Books and Manuscripts: 19th and 20th Century

Books and Manuscripts: 19th and 20th Century

View full screen - View 1 of Lot 141. Sheffield Football Club | Rules, Regulations, & Laws, 1859, EARLIEST RULES OF THE FIRST FOOTBALL CLUB.

Sheffield Football Club | Rules, Regulations, & Laws, 1859, EARLIEST RULES OF THE FIRST FOOTBALL CLUB

Lot Closed

July 20, 03:19 PM GMT

Estimate

50,000 - 70,000 GBP

Lot Details

Description

Sheffield Football Club


Rules, Regulations, & Laws of the Sheffield Foot-Ball Club, a list of members, &c. Sheffield: Pawson and Brailsford, 1859


FIRST EDITION, 16mo (121 x 79mm), signed in pencil ("William Baker | Sandon Place | Broomhall"), 16 pages, WITH CORRECTIONS UPDATING THE "Laws for the guidance of playing members" (printed slip laid down with revised text for Law 8, manuscript addition revising the text for Law 10, and Law 12 added in manuscript), original purple cloth sewn wrappers


[bound in:] a Victorian scrapbook of printed ephemera, letters, and cuttings, especially relating to Sheffield and the parish of Saint Jude's, Moorfields, on religious, sporting, and social subjects, c.100 pages, plus blanks, 400x 370mm, 1850s-60s, green boards, ownership inscription on upper cover ("Greville John Chester"), lacking lower cover, loss at spine, upper cover detached, with loss, tears and creases to many of the inserted items 


AN EXCEPTIONAL PIECE OF SPORTING HISTORY: ONE OF ONLY TWO KNOWN COPIES OF THE FIRST EDITION OF THE RULES OF FOOTBALL PRINTED BY THE WORLD'S FIRST FOOTBALL CLUB.


Sheffield Football Club was established in 1857, predating the founding of the Football Association by six years, and is acknowledged by both the FA and FIFA as the world's oldest football club.
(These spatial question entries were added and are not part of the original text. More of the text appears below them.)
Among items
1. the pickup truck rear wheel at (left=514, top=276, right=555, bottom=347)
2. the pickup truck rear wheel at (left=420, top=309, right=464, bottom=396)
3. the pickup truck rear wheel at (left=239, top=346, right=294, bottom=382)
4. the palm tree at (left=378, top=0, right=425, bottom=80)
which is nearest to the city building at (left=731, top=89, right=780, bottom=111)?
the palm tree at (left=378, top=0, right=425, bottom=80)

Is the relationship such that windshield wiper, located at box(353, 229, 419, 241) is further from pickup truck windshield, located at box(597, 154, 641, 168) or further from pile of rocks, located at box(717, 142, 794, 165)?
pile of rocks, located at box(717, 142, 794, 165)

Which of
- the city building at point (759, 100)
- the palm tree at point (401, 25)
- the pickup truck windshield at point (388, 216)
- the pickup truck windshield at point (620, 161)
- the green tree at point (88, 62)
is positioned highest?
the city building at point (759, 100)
The club played a crucial role in the development of the modern game: the indirect free kick, the corner kick, and the crossbar were all innovations of the Sheffield game. Also, and perhaps even more importantly, the Sheffield game was the first expression of modern footballing culture. It was in Sheffield that football was first revealed as an unrivalled spectator sport, that the experience of inter-club competition was first experienced, and that football fans first revealed their loyalty and passion.
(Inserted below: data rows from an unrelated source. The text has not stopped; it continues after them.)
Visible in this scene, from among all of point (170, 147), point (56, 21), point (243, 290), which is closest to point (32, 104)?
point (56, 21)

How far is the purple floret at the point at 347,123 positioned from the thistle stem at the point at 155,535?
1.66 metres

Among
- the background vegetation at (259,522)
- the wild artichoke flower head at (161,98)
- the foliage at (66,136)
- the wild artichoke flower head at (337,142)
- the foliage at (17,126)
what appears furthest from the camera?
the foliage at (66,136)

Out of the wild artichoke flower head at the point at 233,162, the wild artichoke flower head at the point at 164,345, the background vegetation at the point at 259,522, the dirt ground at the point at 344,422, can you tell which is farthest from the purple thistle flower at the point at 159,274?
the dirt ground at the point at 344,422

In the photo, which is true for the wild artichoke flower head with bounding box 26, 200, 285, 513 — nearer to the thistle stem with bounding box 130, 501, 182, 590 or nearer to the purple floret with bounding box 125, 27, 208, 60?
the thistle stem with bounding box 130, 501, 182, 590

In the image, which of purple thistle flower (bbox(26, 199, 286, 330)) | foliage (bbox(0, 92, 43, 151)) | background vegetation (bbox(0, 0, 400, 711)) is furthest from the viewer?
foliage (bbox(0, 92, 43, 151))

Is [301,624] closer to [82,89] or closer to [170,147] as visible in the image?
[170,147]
People had, of course, kicked balls about in play for centuries, but the formal rule-based game of football was a Victorian innovation. The game was incubated at public schools and universities: the unique copy of a printed pamphlet giving The Laws of the [Cambridge] University Foot Ball Club held at Shrewsbury School was probably printed in 1856 and is the only printed set of rules to predate the current item. The foundation of Sheffield Football Club brought the game into the community. The club committee held a series of meetings in October 1858 in which the laws of the game were drafted, and it was agreed that these laws be printed and a copy given to every member of the club. Prior to the discovery of the current copy, the only known copy of the first printed rules was the one that formed part of the historic archive of the club itself. The club's historic archive was sold in these rooms, 14 July 2011, lot 10, £881,000.


The current copy has the pencil signature of William Baker, the club committee member who signed off the original draft rules in the club minutes on 21 October 1858. Baker was also one of the club's best players and took part, for example, in the club's match against an FA side in March 1866 at Battersea Park. The current copy of the pamphlet is also uniquely revised to keep it up to date with developments in the laws of the game. The most significant is the hardening of the rules against handling the ball. The 1858 rules allowed the ball to be "pushed or hit with the hand" but not held (law 8), but in this copy a printed slip disallows "knocking or pushing [the ball] on". A handwritten note finesses the throw-in, specifying that the ball must "touch the Ground before coming in Contact with any player" (law 10). A new law (law 12) is also added by hand, requiring that flags be placed four yards from each goal post (this was to allow a short-lived secondary scoring system called a rouge). These revisions must have been made before 1862, when the club issued a new rulebook that included these and other changes.


This copy of the Sheffield FC rules was preserved in a scrapbook compiled by a local clergyman, the Rev. Greville John Chester (1830-92). Chester, whose father was a rector in Norfolk, served as curate in various parishes before taking on the incumbency of St Jude's, Moorfields, Sheffield in 1858. He served the impoverished parish for five years with exceptional zeal, and became well know for his efforts on behalf of the local poor. His health was poor, however, and he resigned in 1863, taking on a second career as a traveller and collector. Chester's collecting impulses are on display in this volume, which includes a wide range of pamphlets and leaflets printed in Sheffield and elsewhere during the period of his incumbency on a wide range of religious and social issues.